Like cinematic dynamite, City of God lights a fuse under its squalid Brazilian ghetto, and we're a captive audience to its violent explosion.
Like cinematic dynamite, City of God lights a fuse under its squalid Brazilian ghetto, and we're a captive audience to its violent explosion. The titular favela is home to a seething army of impoverished children who grow, over the film's ambitious 20-year timeframe, into cutthroat killers, drug lords, and feral survivors. In the vortex of this maelstrom is L'il Z (Leandro Firmino da Hora--like most of the cast, a nonprofessional actor), self-appointed king of the dealers, determined to eliminate all competition at the expense of his corrupted soul.
With enough visual vitality and provocative substance to spark heated debate (and box-office gold) in Brazil, codirectors Fernando Meirelles and Katia Lund tackle their subject head on, creating a portrait of youthful anarchy so appalling--and so authentically immediate--that City of God prompted reforms in socioeconomic policy. It's a bracing feat of stylistic audacity, borrowing from a dozen other films to form its own unique identity. You'll flinch, but you can't look away. --Jeff Shannon -- Amazon.com
Our Take ~- The movie did an effective job of showing how crime and drugs go hand in hand. There is a very realistic progression of crime and drug use in the movie. It starts out with small robberies and getting high. Then, to a bigger and better robbery scheme, that goes terribly wrong. This changes the course of all their lives.

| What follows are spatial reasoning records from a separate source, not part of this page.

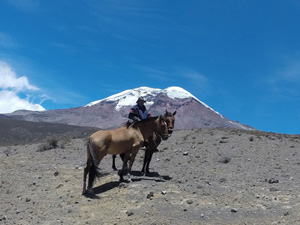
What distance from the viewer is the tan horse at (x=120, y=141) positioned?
9.77 metres

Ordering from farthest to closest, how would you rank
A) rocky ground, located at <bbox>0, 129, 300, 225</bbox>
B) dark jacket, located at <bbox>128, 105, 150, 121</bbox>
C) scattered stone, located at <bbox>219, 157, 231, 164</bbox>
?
1. scattered stone, located at <bbox>219, 157, 231, 164</bbox>
2. dark jacket, located at <bbox>128, 105, 150, 121</bbox>
3. rocky ground, located at <bbox>0, 129, 300, 225</bbox>

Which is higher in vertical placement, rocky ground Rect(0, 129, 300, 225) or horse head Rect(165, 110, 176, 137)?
horse head Rect(165, 110, 176, 137)

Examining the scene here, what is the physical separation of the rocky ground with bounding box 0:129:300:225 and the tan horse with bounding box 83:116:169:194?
78 cm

The movie also does a good job of depicting the strong desire younger kids have to fit in and be accepted, and how easily this can lead to a life of drugs and crime. Once they realize it, they are in so deep that it's almost impossible to get out. Another realistic part of the movie is how the dealer can start out for the money. They don't want to live a life of poverty, but soon discover the powerlessness of the addict and the power they have over them.

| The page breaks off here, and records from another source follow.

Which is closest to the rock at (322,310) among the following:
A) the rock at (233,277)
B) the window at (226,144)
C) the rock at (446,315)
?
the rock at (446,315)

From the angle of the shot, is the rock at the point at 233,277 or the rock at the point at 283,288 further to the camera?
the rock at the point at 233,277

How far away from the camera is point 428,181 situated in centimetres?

Although I believe dealers are in it for the money, I also believe that after a period of time it can be more of a power trip. The dealer begins to feel invincible. The movie does a good job of portraying this other aspect of insanity involved in the drug world. This, then contributes to more deaths, more recruits and more drug gangs speeding across the nation. Due to this power trip, no matter how hard officials fight the drug lords, someone is always willing to step in and fill the void.
Finally, the movie shows that no matter how poor or how rough your circumstances are, there is always a way out. Addicts can sometimes feel hopeless and sorry for themselves, but it is ultimately the addicts' decision whether or not they want to continue in the insanity that is their life. How badly do they want to get out. Therefore, I think this was a realistic depiction of drug addiction and how it leads to crime, shame and pain for all who are close to the addict.
WARNING This movie contains violence, brief nudity and strong language.